Here in TWC/LA land (which over time has had many prior cable companies in the area where I live) I, too, was very bothered by the progression of more and more copy-protected content over time. I used to make my own "clips" (using VideoRedo) of lots of programs, including not only from local network broadcast channels delivered via the cable but also from copy-freely programs on basic cable channels. Can't do this any longer in the past year or two, with the inevitable march to copy-once for seemingly everything.

Nowadays it seems like every cable provider is starting to offer the same experience and to some extent more.
Yes, same as the HTPC/extender notion... except using "server" boxes to do the recording and "client/satellite" boxes scattered around the house for independent display/control for that location. Delivered through the home coax infrastructure using MOCA to each satellite box, instead of with WMC through the home LAN's ethernet infrastructure using TCPIP to each extender.
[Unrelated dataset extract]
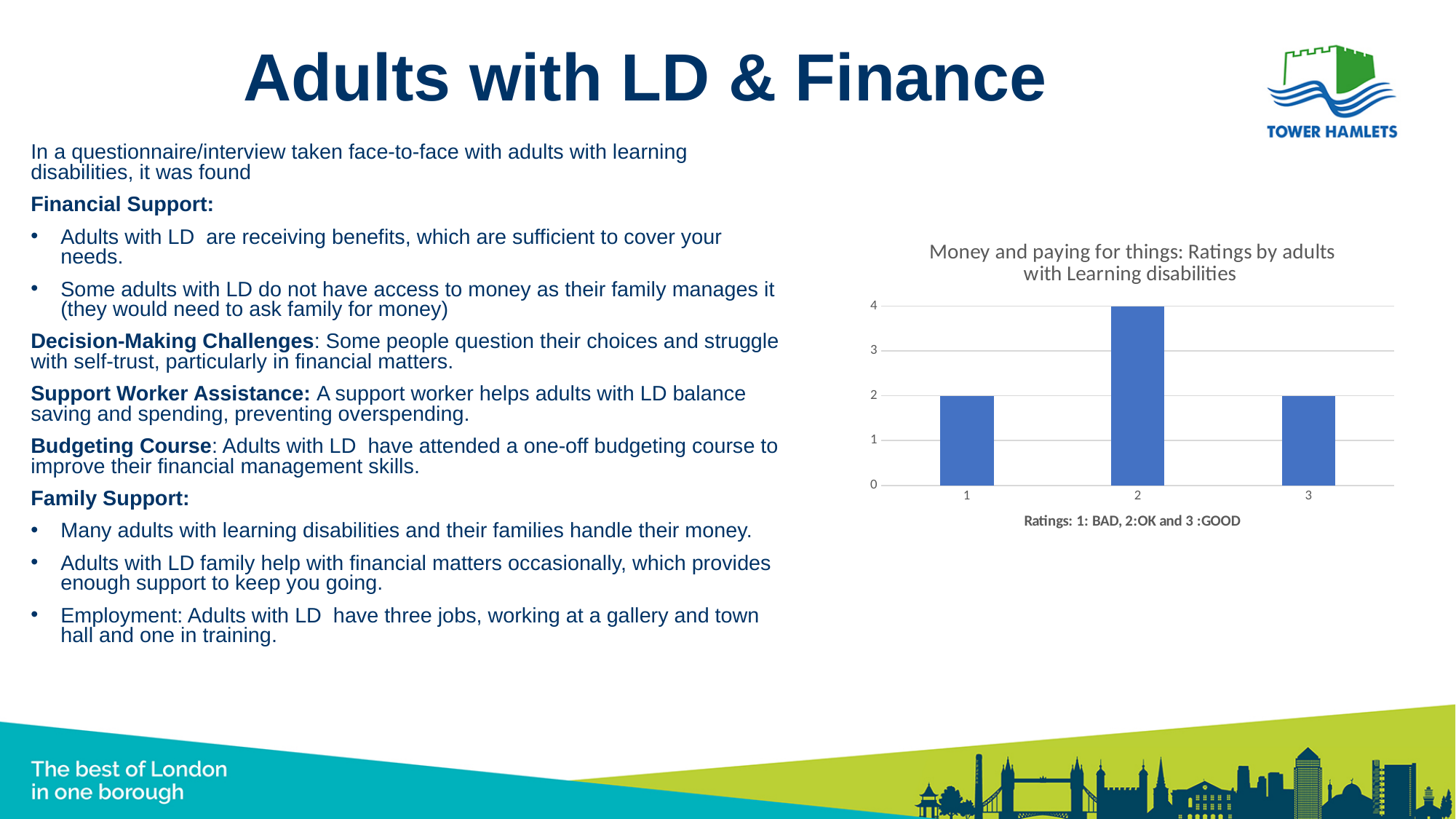
Is the value for rating 2 greater or less than 3? greater What is the value for rating 1 in the chart? 2 What is the title of the chart? Money and paying for things: Ratings by adults with Learning disabilities How many rating categories are plotted on the x axis of the chart? 3 What type of chart is shown on the slide? bar chart Which has the larger value, rating 1 or rating 2? rating 2 What is the value for rating 2 in the chart? 4 What is the difference between the value for rating 2 and the value for rating 1? 2 What is the value for rating 3 in the chart? 2 Is the value for rating 3 greater or less than 3? less Which rating has the highest value in the chart? 2 According to the x-axis label, what does a rating of 3 mean? GOOD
One of the limitations we have with CablecCard is the inability to access on-demand and its becoming more and more popular and offering more and more content than ever before.
I agree. But a cablecard is a one-way device that is intended to provided decryption capability for the device in which it is used, so as to be able to record/view encrypted content using cablecard-enabled TV's and DVR's and tuner cards, where this digital encryption is the modern digital form of piracy protection now being used (instead of those old analog devices the cable guys used to use in boxes outside your home, and which were obviously very very ineffective in preventing channel piracy, especially in apartment buildings).

Cablecards were not designed to be two-way devices, which is what is required to support On-Demand (both free and paid). True On-Demand requires more intelligence, such as is programmed into STB/DVR devices (which also have cablecards in them, but are also supported by On-Demand software running two-way back to the head end of the cable company).

If On-Demand is critical and mandatory to your TV enjoyment habits, then WMC and cablecard-enabled tuners is not for you. This would definitely be a deal breaker if you were considering building a WMC/HTPC setup for your home. Sure, the absence of On-Demand for me with WMC is a definite loss, but I simply make sure I record everything I want to watch using Guide and series recordings. I don't really need On-Demand, just because I've modified my TV habits to live without it.

I think if I didn't own any hardware than the decision would be to use Xfinity X1 or some similar sort of home DVR system. But since I own the extenders and have a solid HTPC and storage. I'll continue doing what I'm doing.
It's always a choice, and that choice always involves a price differential... and what you're willing to pay for the services you want, and whether you've got any prior investment that you might benefit from or whether it just needs to be trashed in order to move forward with any new architecture to meet your new or evolving needs.

Personally, for me I never really miss On-Demand. I NEVER purchase a movie this way from the cable company, since I have Netflix and Amazon Prime and can get movies that way if I want something on the spur of the moment. Actually even before these streaming services I never used On-Demand for movies I might have missed in the theaters, because I resented the cable company pricing and potentially edited versions, etc.

So for me, WMC/HTPC and the five Linksys DMA2100 extenders I have around my house (at each HDTV location) is perfectly acceptable. My hardware dollar investment some years back has paid off well, now limited to the $2.50/month for one M-card from the cable company. Perfectly acceptable for my needs.